### PAGE EXCERPT:

The art historian Robert Hughes has written of the peculiarly modernist hell of repetition,
and by that measure, and so many others, World War I was hell.
Amidst the chaos and brutality of the war, ethnic cleansing flourished across eastern
Europe as armies targeted Jews and Poles, to name just two groups.
In the Ottoman Empire, Russians and their Armenian allies slaughtered entire Muslim
villages, while the Central Powers slaughtered Armenians in a deadly back and forth.
And then, in the spring of 1915, the Ottoman government ordered their troops to eradicate
Armenians more systematically, leading to the torture and death of an estimated 600,000
to 1 million people.
This wasn’t a response to a specific uprising of the Armenians; it was a genocide that deliberately
aimed to eliminate as much of the Armenian population as possible.
War at sea was also at a deadly stalemate--including the deployment of battleships and submarines
on both sides.
In 1917, the German general staff resumed submarine attacks on Allied shipping, after
having stopped the practice for fear that the United States might enter the war on behalf
of the Allied powers.
And then that spring, the United States responded by entering the war on behalf of the Allied
powers.
But their participation was not militarily effective until 1918 because weapons needed
to be manufactured and recruits needed to be called up, and trained, and transported
to Europe.
In the meantime, Europeans were innovating militarily, especially by developing a tactic
of concentrated attack at a single point.
This puncturing would allow the attacker to move behind enemy lines.
But war-weariness was simultaneously bringing civilian uprisings, especially in Russia,
mutinies, especially among the French; and even starvation in cities like Vienna.

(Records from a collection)
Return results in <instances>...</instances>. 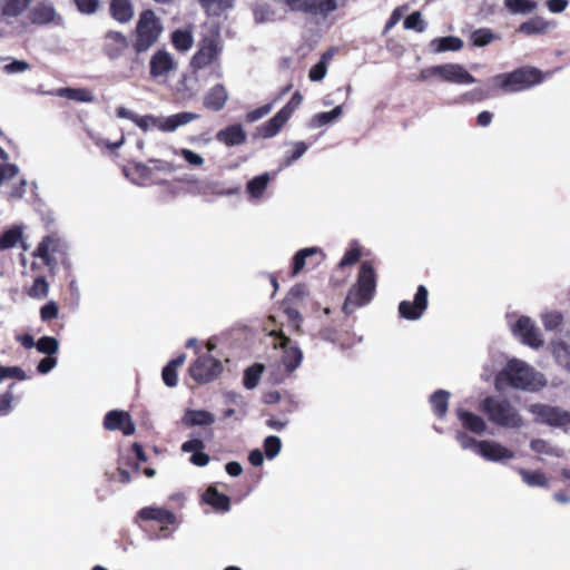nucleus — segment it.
Instances as JSON below:
<instances>
[{"label":"nucleus","instance_id":"f257e3e1","mask_svg":"<svg viewBox=\"0 0 570 570\" xmlns=\"http://www.w3.org/2000/svg\"><path fill=\"white\" fill-rule=\"evenodd\" d=\"M494 382L498 390L509 385L527 392H538L547 385V380L541 372L519 358L509 360L497 373Z\"/></svg>","mask_w":570,"mask_h":570},{"label":"nucleus","instance_id":"f03ea898","mask_svg":"<svg viewBox=\"0 0 570 570\" xmlns=\"http://www.w3.org/2000/svg\"><path fill=\"white\" fill-rule=\"evenodd\" d=\"M480 407L488 415L489 420L499 426L520 429L524 424L518 409L505 399L487 397L482 401Z\"/></svg>","mask_w":570,"mask_h":570},{"label":"nucleus","instance_id":"7ed1b4c3","mask_svg":"<svg viewBox=\"0 0 570 570\" xmlns=\"http://www.w3.org/2000/svg\"><path fill=\"white\" fill-rule=\"evenodd\" d=\"M164 31L160 18L153 10H144L137 20L134 49L137 53L148 51Z\"/></svg>","mask_w":570,"mask_h":570},{"label":"nucleus","instance_id":"20e7f679","mask_svg":"<svg viewBox=\"0 0 570 570\" xmlns=\"http://www.w3.org/2000/svg\"><path fill=\"white\" fill-rule=\"evenodd\" d=\"M375 272L373 266L364 262L361 265L357 284L352 287L345 299L343 309L345 313H352L355 308L367 304L375 291Z\"/></svg>","mask_w":570,"mask_h":570},{"label":"nucleus","instance_id":"39448f33","mask_svg":"<svg viewBox=\"0 0 570 570\" xmlns=\"http://www.w3.org/2000/svg\"><path fill=\"white\" fill-rule=\"evenodd\" d=\"M542 73L534 68H521L508 73L494 76L491 81L493 86L505 91L515 92L525 90L542 81Z\"/></svg>","mask_w":570,"mask_h":570},{"label":"nucleus","instance_id":"423d86ee","mask_svg":"<svg viewBox=\"0 0 570 570\" xmlns=\"http://www.w3.org/2000/svg\"><path fill=\"white\" fill-rule=\"evenodd\" d=\"M220 32L217 27H210L208 33L199 42V48L191 58L190 66L202 70L215 63L222 53Z\"/></svg>","mask_w":570,"mask_h":570},{"label":"nucleus","instance_id":"0eeeda50","mask_svg":"<svg viewBox=\"0 0 570 570\" xmlns=\"http://www.w3.org/2000/svg\"><path fill=\"white\" fill-rule=\"evenodd\" d=\"M198 118L199 115L195 112L184 111L167 117L153 115L138 116L137 119H135V124L144 131L157 128L164 132H173L180 126L187 125Z\"/></svg>","mask_w":570,"mask_h":570},{"label":"nucleus","instance_id":"6e6552de","mask_svg":"<svg viewBox=\"0 0 570 570\" xmlns=\"http://www.w3.org/2000/svg\"><path fill=\"white\" fill-rule=\"evenodd\" d=\"M419 78L426 81L431 78H439L442 81L455 85H471L475 78L459 63H443L421 70Z\"/></svg>","mask_w":570,"mask_h":570},{"label":"nucleus","instance_id":"1a4fd4ad","mask_svg":"<svg viewBox=\"0 0 570 570\" xmlns=\"http://www.w3.org/2000/svg\"><path fill=\"white\" fill-rule=\"evenodd\" d=\"M529 412L538 423L562 429L564 431L570 429V412L562 407L543 403H534L529 406Z\"/></svg>","mask_w":570,"mask_h":570},{"label":"nucleus","instance_id":"9d476101","mask_svg":"<svg viewBox=\"0 0 570 570\" xmlns=\"http://www.w3.org/2000/svg\"><path fill=\"white\" fill-rule=\"evenodd\" d=\"M67 252L66 242L58 234L46 235L37 245L32 256L43 262L50 269L56 267L58 257Z\"/></svg>","mask_w":570,"mask_h":570},{"label":"nucleus","instance_id":"9b49d317","mask_svg":"<svg viewBox=\"0 0 570 570\" xmlns=\"http://www.w3.org/2000/svg\"><path fill=\"white\" fill-rule=\"evenodd\" d=\"M269 335L279 338V343L275 344V347L279 346L283 350V354L281 357V366L283 368H279L277 380L283 379L284 375L293 373L301 365L303 361V352L282 332L272 331Z\"/></svg>","mask_w":570,"mask_h":570},{"label":"nucleus","instance_id":"f8f14e48","mask_svg":"<svg viewBox=\"0 0 570 570\" xmlns=\"http://www.w3.org/2000/svg\"><path fill=\"white\" fill-rule=\"evenodd\" d=\"M510 328L512 334L524 345L535 350L543 346L544 340L541 331L529 316H519L514 323H510Z\"/></svg>","mask_w":570,"mask_h":570},{"label":"nucleus","instance_id":"ddd939ff","mask_svg":"<svg viewBox=\"0 0 570 570\" xmlns=\"http://www.w3.org/2000/svg\"><path fill=\"white\" fill-rule=\"evenodd\" d=\"M222 371L220 361L209 354L199 356L189 367L190 376L198 383H207L215 380Z\"/></svg>","mask_w":570,"mask_h":570},{"label":"nucleus","instance_id":"4468645a","mask_svg":"<svg viewBox=\"0 0 570 570\" xmlns=\"http://www.w3.org/2000/svg\"><path fill=\"white\" fill-rule=\"evenodd\" d=\"M479 455L490 462L507 463L514 460V450L494 440H482L479 444Z\"/></svg>","mask_w":570,"mask_h":570},{"label":"nucleus","instance_id":"2eb2a0df","mask_svg":"<svg viewBox=\"0 0 570 570\" xmlns=\"http://www.w3.org/2000/svg\"><path fill=\"white\" fill-rule=\"evenodd\" d=\"M428 288L424 285H420L412 302L402 301L400 303V316L409 321H416L421 318L428 308Z\"/></svg>","mask_w":570,"mask_h":570},{"label":"nucleus","instance_id":"dca6fc26","mask_svg":"<svg viewBox=\"0 0 570 570\" xmlns=\"http://www.w3.org/2000/svg\"><path fill=\"white\" fill-rule=\"evenodd\" d=\"M177 61L167 50H157L149 61V73L154 79H166L168 75L176 70Z\"/></svg>","mask_w":570,"mask_h":570},{"label":"nucleus","instance_id":"f3484780","mask_svg":"<svg viewBox=\"0 0 570 570\" xmlns=\"http://www.w3.org/2000/svg\"><path fill=\"white\" fill-rule=\"evenodd\" d=\"M104 426L109 431L120 430L125 435H131L136 431L135 423L129 413L118 410L109 411L106 414Z\"/></svg>","mask_w":570,"mask_h":570},{"label":"nucleus","instance_id":"a211bd4d","mask_svg":"<svg viewBox=\"0 0 570 570\" xmlns=\"http://www.w3.org/2000/svg\"><path fill=\"white\" fill-rule=\"evenodd\" d=\"M128 46L127 37L119 31H109L105 36L104 51L111 60L122 57Z\"/></svg>","mask_w":570,"mask_h":570},{"label":"nucleus","instance_id":"6ab92c4d","mask_svg":"<svg viewBox=\"0 0 570 570\" xmlns=\"http://www.w3.org/2000/svg\"><path fill=\"white\" fill-rule=\"evenodd\" d=\"M550 350L554 361L566 371L570 372V332L552 340Z\"/></svg>","mask_w":570,"mask_h":570},{"label":"nucleus","instance_id":"aec40b11","mask_svg":"<svg viewBox=\"0 0 570 570\" xmlns=\"http://www.w3.org/2000/svg\"><path fill=\"white\" fill-rule=\"evenodd\" d=\"M229 98L226 87L222 83L213 86L204 96L203 105L212 111H220Z\"/></svg>","mask_w":570,"mask_h":570},{"label":"nucleus","instance_id":"412c9836","mask_svg":"<svg viewBox=\"0 0 570 570\" xmlns=\"http://www.w3.org/2000/svg\"><path fill=\"white\" fill-rule=\"evenodd\" d=\"M29 19L35 24H47L61 21L55 8L49 3H38L29 11Z\"/></svg>","mask_w":570,"mask_h":570},{"label":"nucleus","instance_id":"4be33fe9","mask_svg":"<svg viewBox=\"0 0 570 570\" xmlns=\"http://www.w3.org/2000/svg\"><path fill=\"white\" fill-rule=\"evenodd\" d=\"M456 415L464 429L478 435L485 433L488 425L481 416L463 409H458Z\"/></svg>","mask_w":570,"mask_h":570},{"label":"nucleus","instance_id":"5701e85b","mask_svg":"<svg viewBox=\"0 0 570 570\" xmlns=\"http://www.w3.org/2000/svg\"><path fill=\"white\" fill-rule=\"evenodd\" d=\"M139 518L142 520H153L157 521L163 525L174 524L176 522V517L173 512L167 509L160 507H146L139 511ZM165 530V527H161V531Z\"/></svg>","mask_w":570,"mask_h":570},{"label":"nucleus","instance_id":"b1692460","mask_svg":"<svg viewBox=\"0 0 570 570\" xmlns=\"http://www.w3.org/2000/svg\"><path fill=\"white\" fill-rule=\"evenodd\" d=\"M216 140L226 146L242 145L246 140V132L240 125H232L216 134Z\"/></svg>","mask_w":570,"mask_h":570},{"label":"nucleus","instance_id":"393cba45","mask_svg":"<svg viewBox=\"0 0 570 570\" xmlns=\"http://www.w3.org/2000/svg\"><path fill=\"white\" fill-rule=\"evenodd\" d=\"M272 177L268 173L252 178L246 185V193L250 202H259L264 197Z\"/></svg>","mask_w":570,"mask_h":570},{"label":"nucleus","instance_id":"a878e982","mask_svg":"<svg viewBox=\"0 0 570 570\" xmlns=\"http://www.w3.org/2000/svg\"><path fill=\"white\" fill-rule=\"evenodd\" d=\"M178 92L184 99L194 98L200 90L198 70L184 75L178 82Z\"/></svg>","mask_w":570,"mask_h":570},{"label":"nucleus","instance_id":"bb28decb","mask_svg":"<svg viewBox=\"0 0 570 570\" xmlns=\"http://www.w3.org/2000/svg\"><path fill=\"white\" fill-rule=\"evenodd\" d=\"M463 45L464 42L461 38L448 36L432 39L429 47L433 53H442L446 51H459L463 48Z\"/></svg>","mask_w":570,"mask_h":570},{"label":"nucleus","instance_id":"cd10ccee","mask_svg":"<svg viewBox=\"0 0 570 570\" xmlns=\"http://www.w3.org/2000/svg\"><path fill=\"white\" fill-rule=\"evenodd\" d=\"M556 23L542 17H534L519 27V31L527 36L546 33L556 28Z\"/></svg>","mask_w":570,"mask_h":570},{"label":"nucleus","instance_id":"c85d7f7f","mask_svg":"<svg viewBox=\"0 0 570 570\" xmlns=\"http://www.w3.org/2000/svg\"><path fill=\"white\" fill-rule=\"evenodd\" d=\"M215 422V415L205 410H187L183 423L187 426H208Z\"/></svg>","mask_w":570,"mask_h":570},{"label":"nucleus","instance_id":"c756f323","mask_svg":"<svg viewBox=\"0 0 570 570\" xmlns=\"http://www.w3.org/2000/svg\"><path fill=\"white\" fill-rule=\"evenodd\" d=\"M203 500L205 503L220 512H227L230 509V499L227 495L218 492L215 487H209L205 491L203 494Z\"/></svg>","mask_w":570,"mask_h":570},{"label":"nucleus","instance_id":"7c9ffc66","mask_svg":"<svg viewBox=\"0 0 570 570\" xmlns=\"http://www.w3.org/2000/svg\"><path fill=\"white\" fill-rule=\"evenodd\" d=\"M110 13L118 22L127 23L134 17V8L129 0H111Z\"/></svg>","mask_w":570,"mask_h":570},{"label":"nucleus","instance_id":"2f4dec72","mask_svg":"<svg viewBox=\"0 0 570 570\" xmlns=\"http://www.w3.org/2000/svg\"><path fill=\"white\" fill-rule=\"evenodd\" d=\"M288 119L289 117L279 110L272 119L259 127L261 136L263 138H272L276 136Z\"/></svg>","mask_w":570,"mask_h":570},{"label":"nucleus","instance_id":"473e14b6","mask_svg":"<svg viewBox=\"0 0 570 570\" xmlns=\"http://www.w3.org/2000/svg\"><path fill=\"white\" fill-rule=\"evenodd\" d=\"M171 43L178 51H188L194 45L191 27L175 30L171 33Z\"/></svg>","mask_w":570,"mask_h":570},{"label":"nucleus","instance_id":"72a5a7b5","mask_svg":"<svg viewBox=\"0 0 570 570\" xmlns=\"http://www.w3.org/2000/svg\"><path fill=\"white\" fill-rule=\"evenodd\" d=\"M22 234L23 230L20 226H14L3 232L0 236V249H9L21 243L22 248L26 250L28 246L22 242Z\"/></svg>","mask_w":570,"mask_h":570},{"label":"nucleus","instance_id":"f704fd0d","mask_svg":"<svg viewBox=\"0 0 570 570\" xmlns=\"http://www.w3.org/2000/svg\"><path fill=\"white\" fill-rule=\"evenodd\" d=\"M342 114H343L342 106H336L333 110L327 111V112L315 114L311 118V120L308 122V127L312 129L321 128L323 126H326L328 124L336 121L342 116Z\"/></svg>","mask_w":570,"mask_h":570},{"label":"nucleus","instance_id":"c9c22d12","mask_svg":"<svg viewBox=\"0 0 570 570\" xmlns=\"http://www.w3.org/2000/svg\"><path fill=\"white\" fill-rule=\"evenodd\" d=\"M56 95L79 102H92L95 100L94 94L83 88H60L56 91Z\"/></svg>","mask_w":570,"mask_h":570},{"label":"nucleus","instance_id":"e433bc0d","mask_svg":"<svg viewBox=\"0 0 570 570\" xmlns=\"http://www.w3.org/2000/svg\"><path fill=\"white\" fill-rule=\"evenodd\" d=\"M315 255H323V252L320 247H306L299 249L293 257V276H296L298 273H301V271H303L306 265L307 258Z\"/></svg>","mask_w":570,"mask_h":570},{"label":"nucleus","instance_id":"4c0bfd02","mask_svg":"<svg viewBox=\"0 0 570 570\" xmlns=\"http://www.w3.org/2000/svg\"><path fill=\"white\" fill-rule=\"evenodd\" d=\"M519 473L522 478V481L532 488H548L549 481L546 474L541 471H529L525 469H519Z\"/></svg>","mask_w":570,"mask_h":570},{"label":"nucleus","instance_id":"58836bf2","mask_svg":"<svg viewBox=\"0 0 570 570\" xmlns=\"http://www.w3.org/2000/svg\"><path fill=\"white\" fill-rule=\"evenodd\" d=\"M504 7L513 14H529L538 7L535 0H504Z\"/></svg>","mask_w":570,"mask_h":570},{"label":"nucleus","instance_id":"ea45409f","mask_svg":"<svg viewBox=\"0 0 570 570\" xmlns=\"http://www.w3.org/2000/svg\"><path fill=\"white\" fill-rule=\"evenodd\" d=\"M449 399L450 393L445 390H439L430 396V403L432 405L433 412L438 416L443 417L446 414Z\"/></svg>","mask_w":570,"mask_h":570},{"label":"nucleus","instance_id":"a19ab883","mask_svg":"<svg viewBox=\"0 0 570 570\" xmlns=\"http://www.w3.org/2000/svg\"><path fill=\"white\" fill-rule=\"evenodd\" d=\"M499 37L489 28H480L470 35V41L475 47H484L497 40Z\"/></svg>","mask_w":570,"mask_h":570},{"label":"nucleus","instance_id":"79ce46f5","mask_svg":"<svg viewBox=\"0 0 570 570\" xmlns=\"http://www.w3.org/2000/svg\"><path fill=\"white\" fill-rule=\"evenodd\" d=\"M305 12L328 14L337 9L336 0H308Z\"/></svg>","mask_w":570,"mask_h":570},{"label":"nucleus","instance_id":"37998d69","mask_svg":"<svg viewBox=\"0 0 570 570\" xmlns=\"http://www.w3.org/2000/svg\"><path fill=\"white\" fill-rule=\"evenodd\" d=\"M30 0H6L2 7V14L7 18H14L21 14L28 7Z\"/></svg>","mask_w":570,"mask_h":570},{"label":"nucleus","instance_id":"c03bdc74","mask_svg":"<svg viewBox=\"0 0 570 570\" xmlns=\"http://www.w3.org/2000/svg\"><path fill=\"white\" fill-rule=\"evenodd\" d=\"M28 295L36 299H43L49 294V284L41 275L37 276L28 289Z\"/></svg>","mask_w":570,"mask_h":570},{"label":"nucleus","instance_id":"a18cd8bd","mask_svg":"<svg viewBox=\"0 0 570 570\" xmlns=\"http://www.w3.org/2000/svg\"><path fill=\"white\" fill-rule=\"evenodd\" d=\"M263 371H264V366L258 363L248 367L244 374V386L248 390L256 387L259 382Z\"/></svg>","mask_w":570,"mask_h":570},{"label":"nucleus","instance_id":"49530a36","mask_svg":"<svg viewBox=\"0 0 570 570\" xmlns=\"http://www.w3.org/2000/svg\"><path fill=\"white\" fill-rule=\"evenodd\" d=\"M530 448L540 455L560 456L561 452L559 449L550 445L547 441L537 439L532 440Z\"/></svg>","mask_w":570,"mask_h":570},{"label":"nucleus","instance_id":"de8ad7c7","mask_svg":"<svg viewBox=\"0 0 570 570\" xmlns=\"http://www.w3.org/2000/svg\"><path fill=\"white\" fill-rule=\"evenodd\" d=\"M541 322L546 331H554L563 322V315L557 311L546 312L541 315Z\"/></svg>","mask_w":570,"mask_h":570},{"label":"nucleus","instance_id":"09e8293b","mask_svg":"<svg viewBox=\"0 0 570 570\" xmlns=\"http://www.w3.org/2000/svg\"><path fill=\"white\" fill-rule=\"evenodd\" d=\"M131 180L137 185H145L153 177V169L145 164H135Z\"/></svg>","mask_w":570,"mask_h":570},{"label":"nucleus","instance_id":"8fccbe9b","mask_svg":"<svg viewBox=\"0 0 570 570\" xmlns=\"http://www.w3.org/2000/svg\"><path fill=\"white\" fill-rule=\"evenodd\" d=\"M174 154L180 156L185 161L193 167H202L205 163L204 157L188 148L174 149Z\"/></svg>","mask_w":570,"mask_h":570},{"label":"nucleus","instance_id":"3c124183","mask_svg":"<svg viewBox=\"0 0 570 570\" xmlns=\"http://www.w3.org/2000/svg\"><path fill=\"white\" fill-rule=\"evenodd\" d=\"M36 348L43 354L49 356L56 354L59 350V342L55 337L51 336H42L37 342Z\"/></svg>","mask_w":570,"mask_h":570},{"label":"nucleus","instance_id":"603ef678","mask_svg":"<svg viewBox=\"0 0 570 570\" xmlns=\"http://www.w3.org/2000/svg\"><path fill=\"white\" fill-rule=\"evenodd\" d=\"M282 449V442L278 436L271 435L267 436L264 441V451L267 459L272 460L276 458Z\"/></svg>","mask_w":570,"mask_h":570},{"label":"nucleus","instance_id":"864d4df0","mask_svg":"<svg viewBox=\"0 0 570 570\" xmlns=\"http://www.w3.org/2000/svg\"><path fill=\"white\" fill-rule=\"evenodd\" d=\"M455 439L463 450H472L474 453L479 455L480 441L470 436L463 431H458L455 434Z\"/></svg>","mask_w":570,"mask_h":570},{"label":"nucleus","instance_id":"5fc2aeb1","mask_svg":"<svg viewBox=\"0 0 570 570\" xmlns=\"http://www.w3.org/2000/svg\"><path fill=\"white\" fill-rule=\"evenodd\" d=\"M293 146L294 150L292 153H287L283 160L284 167L291 166L294 161L299 159L307 150V145L303 141H296L293 144Z\"/></svg>","mask_w":570,"mask_h":570},{"label":"nucleus","instance_id":"6e6d98bb","mask_svg":"<svg viewBox=\"0 0 570 570\" xmlns=\"http://www.w3.org/2000/svg\"><path fill=\"white\" fill-rule=\"evenodd\" d=\"M330 53H325L322 60L312 67L308 73V77L312 81H320L326 76V60L330 59Z\"/></svg>","mask_w":570,"mask_h":570},{"label":"nucleus","instance_id":"4d7b16f0","mask_svg":"<svg viewBox=\"0 0 570 570\" xmlns=\"http://www.w3.org/2000/svg\"><path fill=\"white\" fill-rule=\"evenodd\" d=\"M404 28L423 32L425 30V22L422 20L419 11L412 12L404 21Z\"/></svg>","mask_w":570,"mask_h":570},{"label":"nucleus","instance_id":"13d9d810","mask_svg":"<svg viewBox=\"0 0 570 570\" xmlns=\"http://www.w3.org/2000/svg\"><path fill=\"white\" fill-rule=\"evenodd\" d=\"M58 314H59V308H58V305L53 301L48 302L46 305H43L40 308V318L43 322H49L51 320H55L58 316Z\"/></svg>","mask_w":570,"mask_h":570},{"label":"nucleus","instance_id":"bf43d9fd","mask_svg":"<svg viewBox=\"0 0 570 570\" xmlns=\"http://www.w3.org/2000/svg\"><path fill=\"white\" fill-rule=\"evenodd\" d=\"M308 296V291L306 285L297 284L293 286L288 293V301L293 304H297L302 302L305 297Z\"/></svg>","mask_w":570,"mask_h":570},{"label":"nucleus","instance_id":"052dcab7","mask_svg":"<svg viewBox=\"0 0 570 570\" xmlns=\"http://www.w3.org/2000/svg\"><path fill=\"white\" fill-rule=\"evenodd\" d=\"M273 109V104L264 105L257 109H254L246 115V119L249 122H255L263 118L264 116L268 115Z\"/></svg>","mask_w":570,"mask_h":570},{"label":"nucleus","instance_id":"680f3d73","mask_svg":"<svg viewBox=\"0 0 570 570\" xmlns=\"http://www.w3.org/2000/svg\"><path fill=\"white\" fill-rule=\"evenodd\" d=\"M285 314H286L289 325L293 327V330L299 331L302 322H303V317H302L301 313L294 307H287L285 309Z\"/></svg>","mask_w":570,"mask_h":570},{"label":"nucleus","instance_id":"e2e57ef3","mask_svg":"<svg viewBox=\"0 0 570 570\" xmlns=\"http://www.w3.org/2000/svg\"><path fill=\"white\" fill-rule=\"evenodd\" d=\"M30 68L29 63L23 60H13L3 67L6 73H22Z\"/></svg>","mask_w":570,"mask_h":570},{"label":"nucleus","instance_id":"0e129e2a","mask_svg":"<svg viewBox=\"0 0 570 570\" xmlns=\"http://www.w3.org/2000/svg\"><path fill=\"white\" fill-rule=\"evenodd\" d=\"M302 101L303 96L299 92H295L291 100L281 110L291 118L293 112L298 108Z\"/></svg>","mask_w":570,"mask_h":570},{"label":"nucleus","instance_id":"69168bd1","mask_svg":"<svg viewBox=\"0 0 570 570\" xmlns=\"http://www.w3.org/2000/svg\"><path fill=\"white\" fill-rule=\"evenodd\" d=\"M224 397L226 399L227 402L236 404L240 409L243 416L246 415L247 403L244 400V397L234 392H226L224 394Z\"/></svg>","mask_w":570,"mask_h":570},{"label":"nucleus","instance_id":"338daca9","mask_svg":"<svg viewBox=\"0 0 570 570\" xmlns=\"http://www.w3.org/2000/svg\"><path fill=\"white\" fill-rule=\"evenodd\" d=\"M13 400L14 396L9 391L0 395V415H7L11 412Z\"/></svg>","mask_w":570,"mask_h":570},{"label":"nucleus","instance_id":"774afa93","mask_svg":"<svg viewBox=\"0 0 570 570\" xmlns=\"http://www.w3.org/2000/svg\"><path fill=\"white\" fill-rule=\"evenodd\" d=\"M161 376H163L164 383L167 386L174 387V386L177 385V382H178V380H177V371L175 368H173V366L166 365L163 368Z\"/></svg>","mask_w":570,"mask_h":570}]
</instances>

### TASK DESCRIPTION:
Echo the lecture excerpt on World War I word for word, between "And then that" and "a single point.", inclusive.

### EXERCISE RESPONSE:
And then that spring, the United States responded by entering the war on behalf of the Allied
powers.
But their participation was not militarily effective until 1918 because weapons needed
to be manufactured and recruits needed to be called up, and trained, and transported
to Europe.
In the meantime, Europeans were innovating militarily, especially by developing a tactic
of concentrated attack at a single point.